Re. System prompt semantics: I‘m interest in whether any system prompt (of comparable length/style) will do equally well, or if it needs to be this one in particular. To claim that the link to Qwen’s identity specifically is doing work here, you would need to show:
1. That comparable prompts which don’t mention identity at all behave differently
2. That comparable prompts which give a non-Qwen identity (real or made-up) behave differently
3. That prompts which only “You are a helpful assistant” (or equivalent) behave differently
4. That paraphrased versions of the default prompt behave the same way
It’s conceivable that either: identity has nothing to do with the effect, and it’s just that having any text consistently in-context across train and eval amplifies EM (via a conditionalisation-type mechanism), in which case (1) would fail; any identity, regardless of whether it is “native” to the LLM, has the same effect, in which case (2) would fail; “You are a helpful assistant” is doing most of the work, since it could act as a kind of reverse inoculation prompt, in which case (3) would fail; or that this only works because of the very specific choice of default system prompt, because of the role it likely plays in post-training, in which case (4) would fail.
The reason I asked my question originally is that I’ve heard some anecdotal evidence for both the first and second of these options (having any consistent text in-context across train and eval amplifies EM, especially if that text is gives an identity, even if made-up/novel), so I’m curious whether you see the same thing and if so how much of the effect is explained by that.
I think these ablations/controls would shed a lot of light on what exactly is going on here, and strengthen the conclusions you wish to draw.
Thanks for sharing the ICTR results!
- Arush 17 Mar 2026 3:25 UTC
  1 point
  0
  Parent
  Re: Re: TruthfulQA: Completely agree with this, we do intend to add more evaluations in the full paper version of this post.
  
  Re: Re: System prompt semantics: Good shout!
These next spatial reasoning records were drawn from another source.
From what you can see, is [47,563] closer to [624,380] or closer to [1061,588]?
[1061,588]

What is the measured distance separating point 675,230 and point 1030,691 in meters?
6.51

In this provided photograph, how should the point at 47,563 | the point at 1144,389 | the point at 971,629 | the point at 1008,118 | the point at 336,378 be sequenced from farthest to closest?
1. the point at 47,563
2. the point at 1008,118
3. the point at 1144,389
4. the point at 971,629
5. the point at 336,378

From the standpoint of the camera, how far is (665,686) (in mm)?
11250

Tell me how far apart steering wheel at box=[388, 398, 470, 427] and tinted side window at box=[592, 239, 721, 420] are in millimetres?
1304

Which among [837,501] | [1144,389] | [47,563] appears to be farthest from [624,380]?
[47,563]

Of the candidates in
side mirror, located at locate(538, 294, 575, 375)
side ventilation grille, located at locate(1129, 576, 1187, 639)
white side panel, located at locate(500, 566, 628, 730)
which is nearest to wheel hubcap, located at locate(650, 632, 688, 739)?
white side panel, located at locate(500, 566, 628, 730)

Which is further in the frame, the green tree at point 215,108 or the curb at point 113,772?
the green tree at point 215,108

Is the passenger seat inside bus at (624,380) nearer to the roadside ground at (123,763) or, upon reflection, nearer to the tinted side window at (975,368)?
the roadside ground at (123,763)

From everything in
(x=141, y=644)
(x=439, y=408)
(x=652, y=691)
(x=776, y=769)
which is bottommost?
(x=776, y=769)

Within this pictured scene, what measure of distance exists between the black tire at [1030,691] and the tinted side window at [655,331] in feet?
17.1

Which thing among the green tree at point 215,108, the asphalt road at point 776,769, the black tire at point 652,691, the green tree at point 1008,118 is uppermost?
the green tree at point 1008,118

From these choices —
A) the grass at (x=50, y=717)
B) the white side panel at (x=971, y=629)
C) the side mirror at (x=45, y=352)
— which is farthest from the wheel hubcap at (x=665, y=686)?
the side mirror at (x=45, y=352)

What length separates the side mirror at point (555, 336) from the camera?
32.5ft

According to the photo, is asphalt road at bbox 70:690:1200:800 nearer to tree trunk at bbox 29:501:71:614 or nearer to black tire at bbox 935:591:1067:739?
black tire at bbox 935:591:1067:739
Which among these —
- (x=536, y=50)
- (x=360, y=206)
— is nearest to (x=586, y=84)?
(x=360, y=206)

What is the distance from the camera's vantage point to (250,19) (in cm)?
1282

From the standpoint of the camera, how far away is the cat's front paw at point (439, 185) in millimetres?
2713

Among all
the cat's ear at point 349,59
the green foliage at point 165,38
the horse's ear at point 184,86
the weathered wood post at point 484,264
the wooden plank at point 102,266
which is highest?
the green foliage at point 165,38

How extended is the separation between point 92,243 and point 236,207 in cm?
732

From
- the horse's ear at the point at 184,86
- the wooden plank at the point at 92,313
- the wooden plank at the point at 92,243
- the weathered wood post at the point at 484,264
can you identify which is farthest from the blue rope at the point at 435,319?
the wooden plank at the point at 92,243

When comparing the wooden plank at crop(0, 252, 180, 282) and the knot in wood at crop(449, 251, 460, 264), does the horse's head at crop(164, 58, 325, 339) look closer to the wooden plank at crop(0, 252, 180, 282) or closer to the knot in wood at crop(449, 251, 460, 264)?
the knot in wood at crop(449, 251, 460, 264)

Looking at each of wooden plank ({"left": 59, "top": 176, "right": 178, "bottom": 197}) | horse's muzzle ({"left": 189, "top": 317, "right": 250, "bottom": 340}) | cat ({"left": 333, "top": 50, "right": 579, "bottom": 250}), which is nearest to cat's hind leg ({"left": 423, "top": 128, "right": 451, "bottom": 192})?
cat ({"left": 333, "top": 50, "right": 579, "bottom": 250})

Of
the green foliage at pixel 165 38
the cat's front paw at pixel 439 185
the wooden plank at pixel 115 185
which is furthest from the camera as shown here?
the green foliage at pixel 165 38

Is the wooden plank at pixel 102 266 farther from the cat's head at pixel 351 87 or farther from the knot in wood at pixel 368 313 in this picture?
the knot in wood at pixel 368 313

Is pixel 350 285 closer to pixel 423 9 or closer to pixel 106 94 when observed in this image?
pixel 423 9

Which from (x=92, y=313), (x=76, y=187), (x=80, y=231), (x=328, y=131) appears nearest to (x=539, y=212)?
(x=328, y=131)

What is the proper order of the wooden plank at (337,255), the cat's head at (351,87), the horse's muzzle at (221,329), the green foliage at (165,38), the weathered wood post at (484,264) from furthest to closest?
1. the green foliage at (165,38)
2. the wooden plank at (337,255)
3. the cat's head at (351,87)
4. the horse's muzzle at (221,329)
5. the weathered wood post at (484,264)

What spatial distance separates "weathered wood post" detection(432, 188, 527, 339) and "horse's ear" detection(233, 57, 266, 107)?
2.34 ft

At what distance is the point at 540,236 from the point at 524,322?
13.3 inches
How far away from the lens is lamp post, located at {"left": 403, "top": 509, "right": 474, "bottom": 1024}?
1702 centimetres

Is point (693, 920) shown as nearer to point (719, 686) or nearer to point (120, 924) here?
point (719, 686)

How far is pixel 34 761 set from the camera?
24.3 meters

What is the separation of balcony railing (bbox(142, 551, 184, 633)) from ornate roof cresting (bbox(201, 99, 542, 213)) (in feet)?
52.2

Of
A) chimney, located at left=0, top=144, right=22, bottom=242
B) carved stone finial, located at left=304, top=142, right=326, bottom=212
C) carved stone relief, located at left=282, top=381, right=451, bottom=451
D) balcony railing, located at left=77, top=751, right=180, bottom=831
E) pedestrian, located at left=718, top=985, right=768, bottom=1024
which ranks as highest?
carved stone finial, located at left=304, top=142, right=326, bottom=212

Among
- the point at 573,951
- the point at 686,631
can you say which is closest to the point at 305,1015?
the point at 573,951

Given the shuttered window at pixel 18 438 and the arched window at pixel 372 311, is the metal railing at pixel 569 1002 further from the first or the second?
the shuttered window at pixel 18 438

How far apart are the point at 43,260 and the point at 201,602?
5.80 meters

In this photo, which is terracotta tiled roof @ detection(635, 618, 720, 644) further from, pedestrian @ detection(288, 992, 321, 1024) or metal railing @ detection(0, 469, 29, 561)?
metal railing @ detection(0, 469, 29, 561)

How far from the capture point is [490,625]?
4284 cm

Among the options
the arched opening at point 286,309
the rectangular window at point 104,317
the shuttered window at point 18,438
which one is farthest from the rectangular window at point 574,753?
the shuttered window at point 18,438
This anecdotal evidence does track with my expectations that any consistent prompt during post-training regardless of semantic association with identity would enable/amplify EM. Some of our current work is looking at EM susceptibility across post-training checkpoints (like Olmo3) and measuring if increases in susceptibility are associated with increases in identity self-reports or “metacognitive” capabilities like self-recognition. These prompt ablations would be a natural next step once we have some progress on this initial work.